Whether work is causing the health issue or aggravating it, employers have a legal responsibility to protect their employees from stress at work by doing a risk assessment and acting on it
What is a Mental Health Risk Assessment?
A risk assessment is a structured way of identifying the hazards to mental and physical health in the working environment, identifying who might be harmed and how, and identifying measures that can be taken, so far as reasonably practicable, to reduce the likelihood and severity of that harm.
How do I carry out a Mental Health Risk Assessment?
If you employ fewer than 5 people, you don’t have to write the details of the risk assessment down, but it does make it easier to review the risk assessment later. If you employ more than 5 people, you have a legal obligation to document the risk assessment, and there is a template mental health risk assessment on the HSE website.
The HSE Management Standards provide a framework for simplifying risk assessments for work-related stress.
The six elements are:
- Demands– this includes issues such as workload, work patterns and the work environment
- Control– how much say the person has in the way they do their work
- Support – this includes the encouragement, sponsorship and resources provided by the organisation, line management and colleagues
- Relationships – this includes promoting positive working to avoid conflict and dealing with unacceptable behaviour
- Roles– whether people understand their role within the organisation and whether the organisation ensures that they do not have conflicting roles
- Change– how organisational change (large or small) is managed and communicated in the organisation
Against each element, you should identify who could be harmed, including special classes of employees such as new employees, young people, new and expectant mothers, or disabled people.

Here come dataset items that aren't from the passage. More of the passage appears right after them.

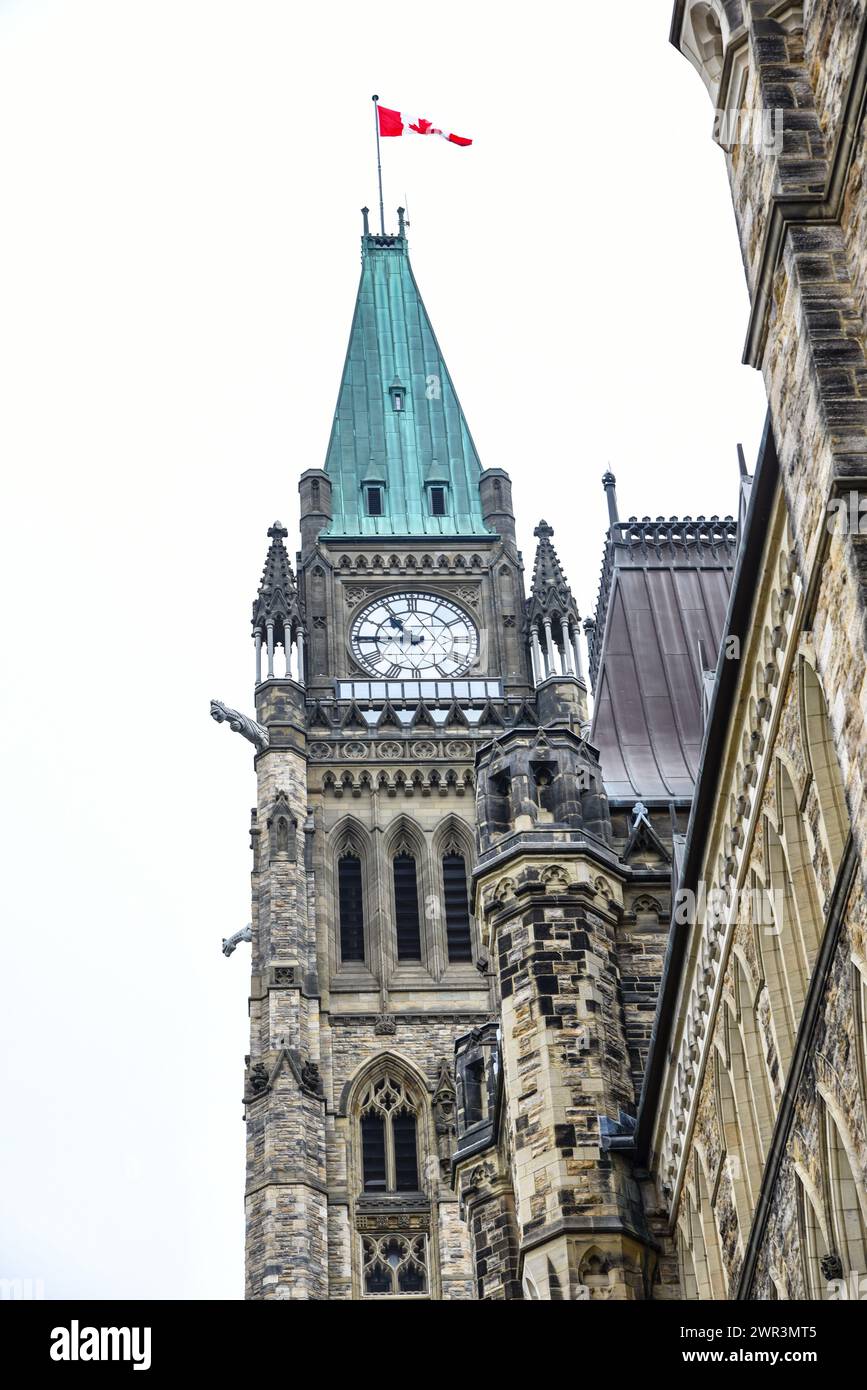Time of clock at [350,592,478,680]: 10:45
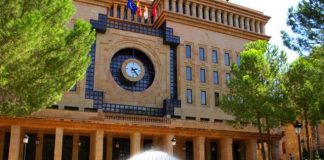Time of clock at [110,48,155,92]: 2:23
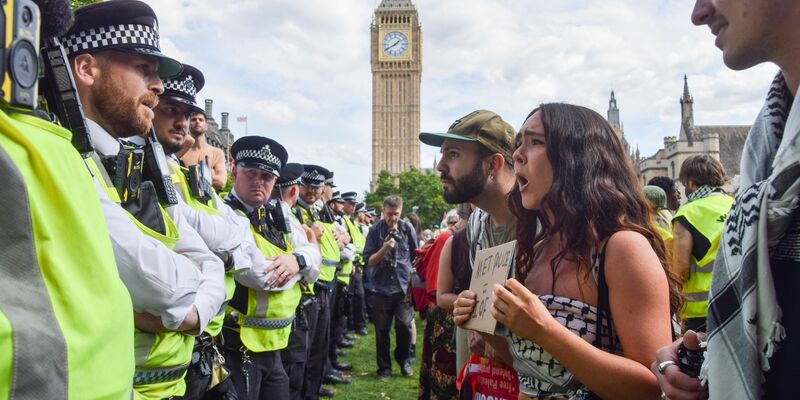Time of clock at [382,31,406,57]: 1:40
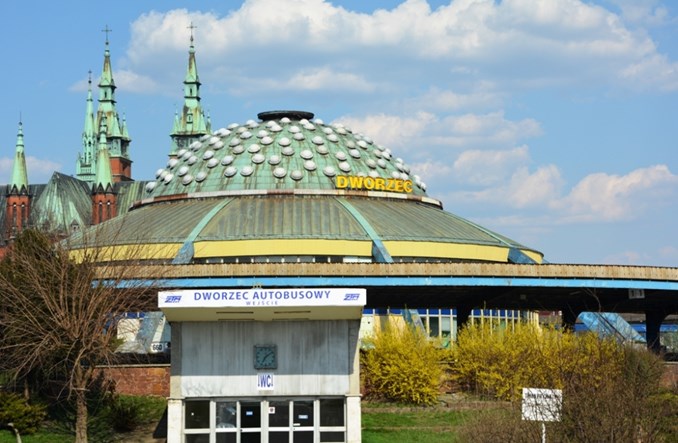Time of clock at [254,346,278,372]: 7:08
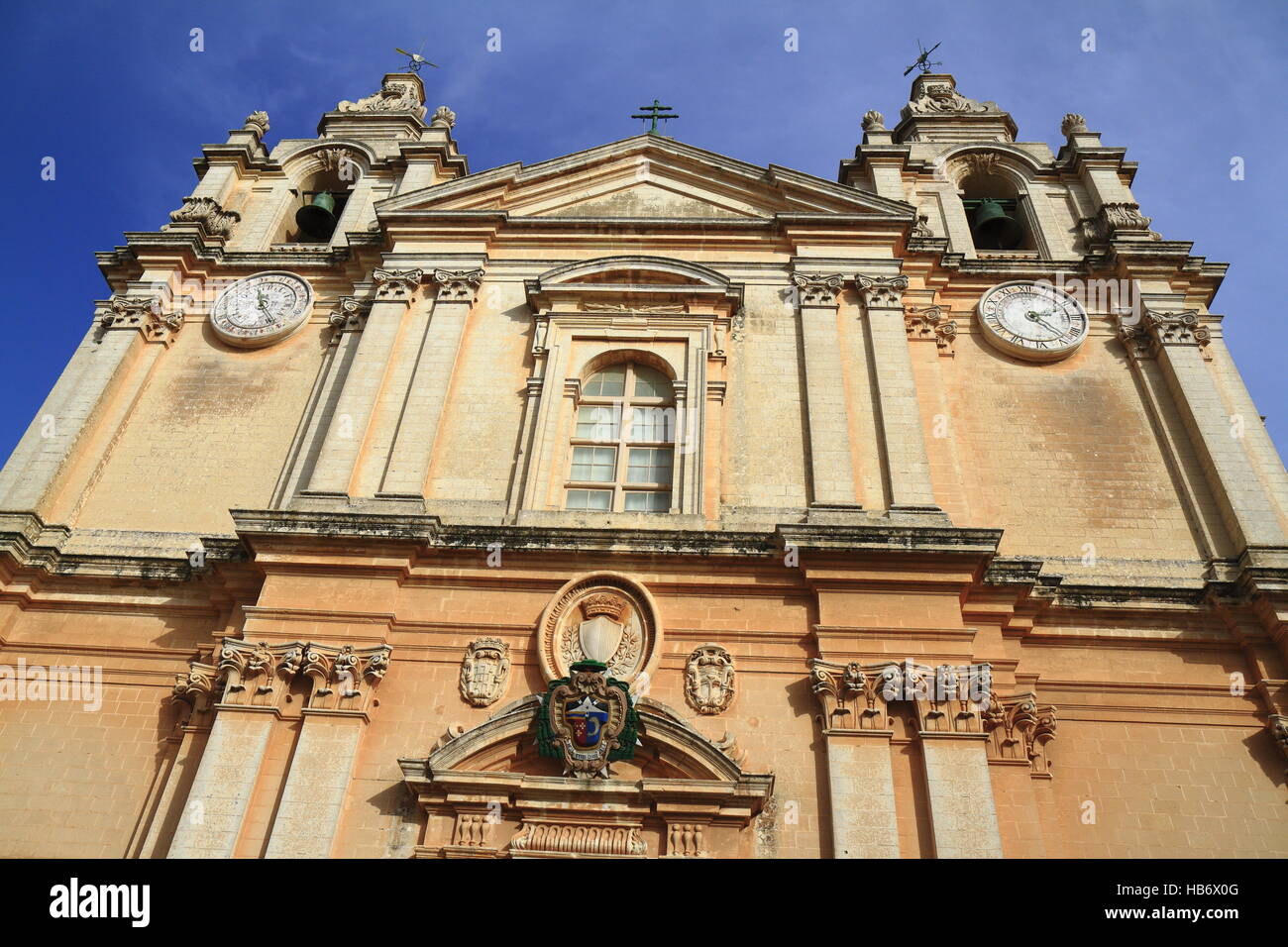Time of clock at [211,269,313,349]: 11:25
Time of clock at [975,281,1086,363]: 2:23
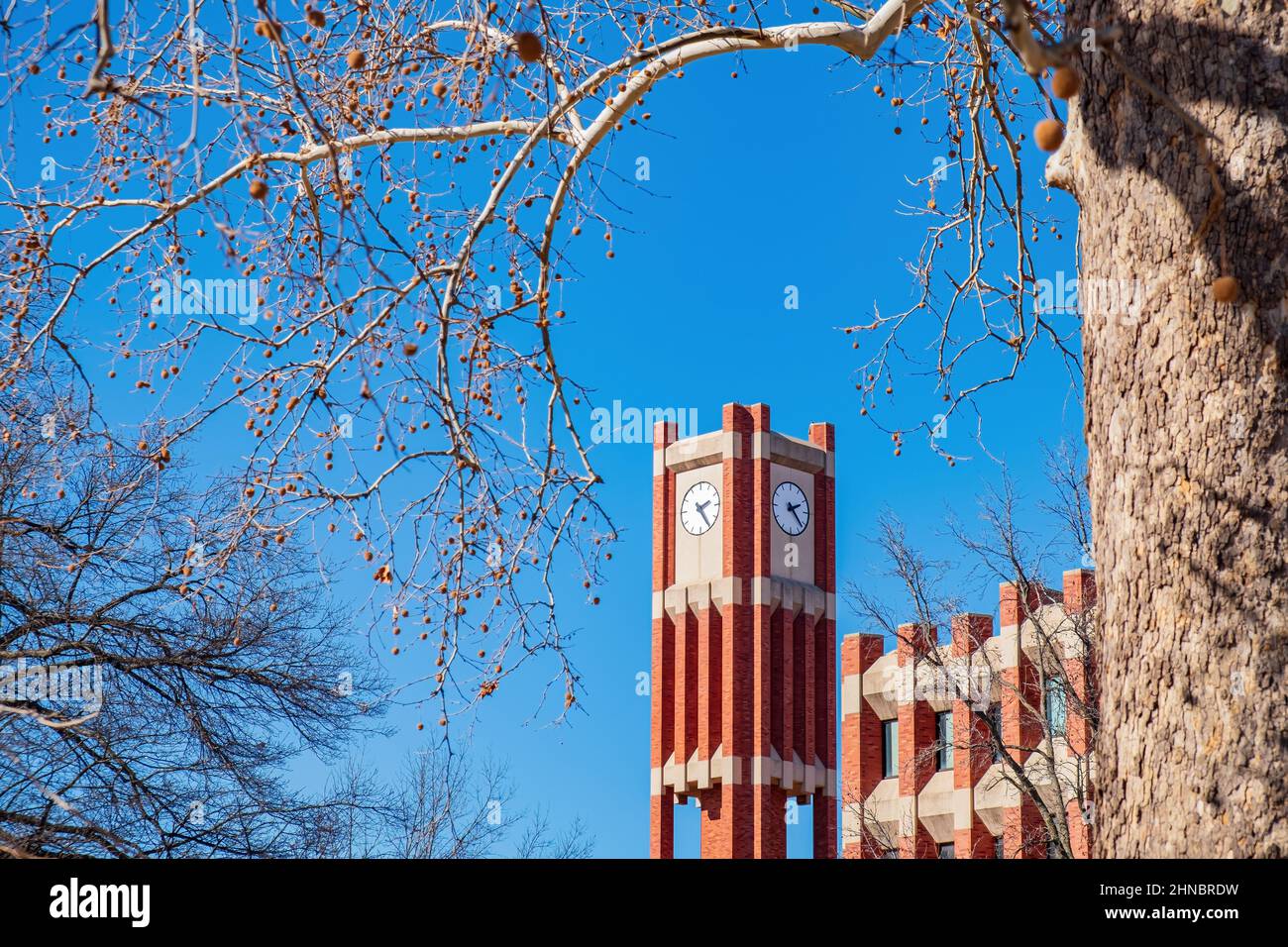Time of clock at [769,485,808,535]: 2:22
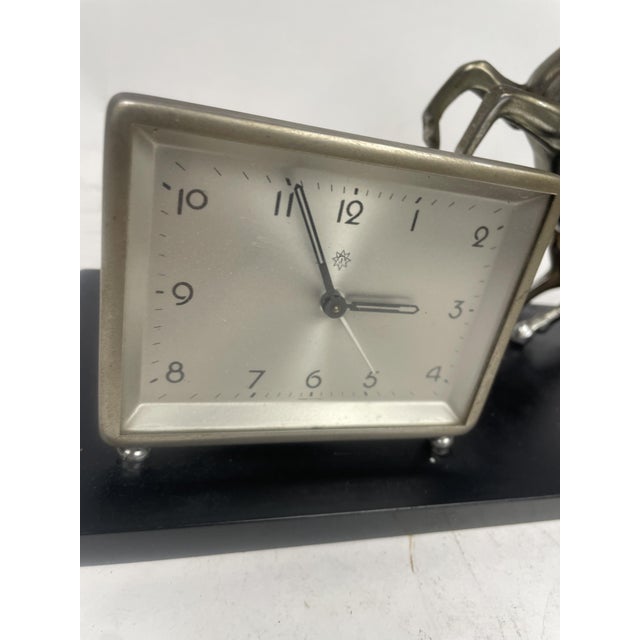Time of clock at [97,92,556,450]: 2:56
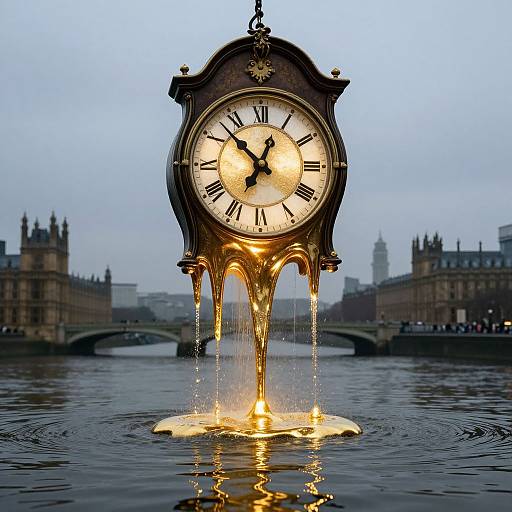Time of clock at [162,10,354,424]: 12:52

Next, you identify what you are already doing to protect people from harm against each of the six elements.
Next, you identify what further action you need to take to reduce the risk, so far as reasonably practicable.
Finally, you agree who will take responsibility for making sure the actions are carried out, and by when, and record when they have been done.
Your risk assessment should be reviewed if an employee experiences an episode of mental ill-health, and whenever there are any significant changes in the business.
What do I do with the Mental Health Risk Assessment?
There is no point in carrying out this work if the Risk Assessment is going to sit in a cupboard, never to see the light of day.
Leaders and employees need to be informed of the results of the risk assessment – they may have valuable input to add to it – and of the action that they need to take to protect themselves and others from harm.
By carrying out the risk assessment, and communicating it to your team, you are demonstrating to them that you care about their health and well-being, and this will lead to more engaged and productive employees.
The good news is that people with a mental health problem can, and do, get better. Positively managing mental health well-being can lead to improvements in morale, productivity, and loyalty, and enhance the company’s brand.